CAPORALE – Ho bisogno di parlare con te e non volevo nessuno tra i piedi.
MORA – Volete bere?
CAPORALE – Adesso lascia stare. Dopo, caso mai.
MORA – Allora…cos’avete da dirmi?
CAPORALE – (Alludendo al Cantastorie) Ti ha portato delle buone notizie di
Falcone?
MORA – Che notizie? Cosa vi salta in mente?
CAPORALE – E’ inutile che cerchi di fare la furba. Sappiamo bene che Falcone, di
tanto in tanto, ti manda sue notizie per gente che sembra capitata qui per caso.
MORA – Se ne sapete più di me, che cosa andate cercando?
CAPORALE – Vedi che se vuoi ragioni? Cerchiamo di capirci. Adesso Falcone non ci
interessa più. Se volessimo, sta tranquilla che non faremmo una gran fatica a
prenderlo: ci basterebbe allungare una mano. Ma, ripeto, non ci interessa.
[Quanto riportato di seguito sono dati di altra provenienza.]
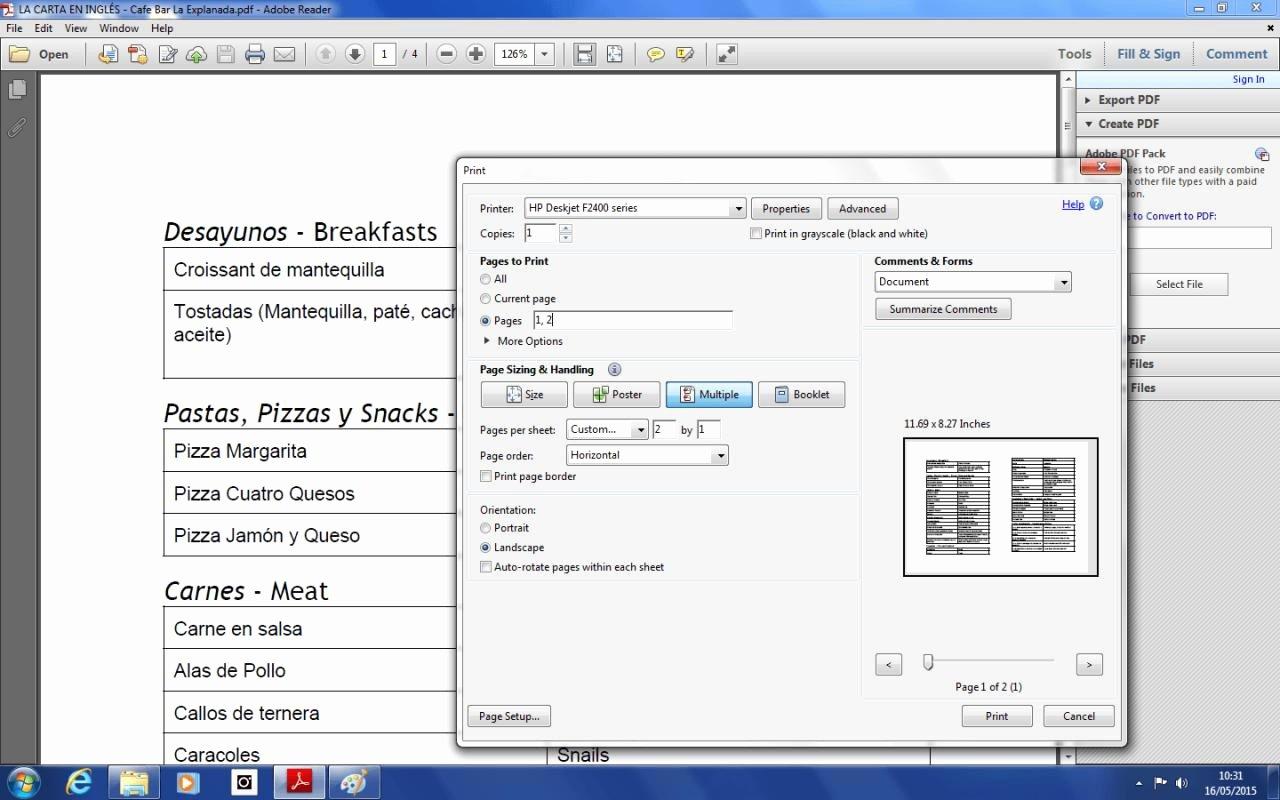 Pamphlet Template Google Docs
MORA – Ho capito, ho capito che non vi interessa, non sono mica sorda. Ma io
cosa c’entro?
CAPORALE – Sta’ calma, non c’è bisogno che t’arrabbi. Ho detto che Falcone non
ci interessa, ma potrebbe anche interessarci. Dipende. E potresti interessarci
anche tu. In fondo, tutti e due avete avuto a che fare con il Passatore e, che
sappia io, non c’è stata ancora nessuna amnistia. Tu, magari, visto che non hai
fatto gran che, potresti cavartela con qualche annetto di prigione, ma Falcone
no. A lui gli dovremmo fare la festa. Queste sono cose che sai benissimo anche
te, vero Mora?
MORA – Dite tutto voi. Voi ve la cantate, ve la suonate…
CAPORALE – Qualcuno che ti vuole male ha fatto anche il tuo nome e quello di
Falcone, ma il capitano Zambelli non ha voluto sapere niente. “Macché, macché”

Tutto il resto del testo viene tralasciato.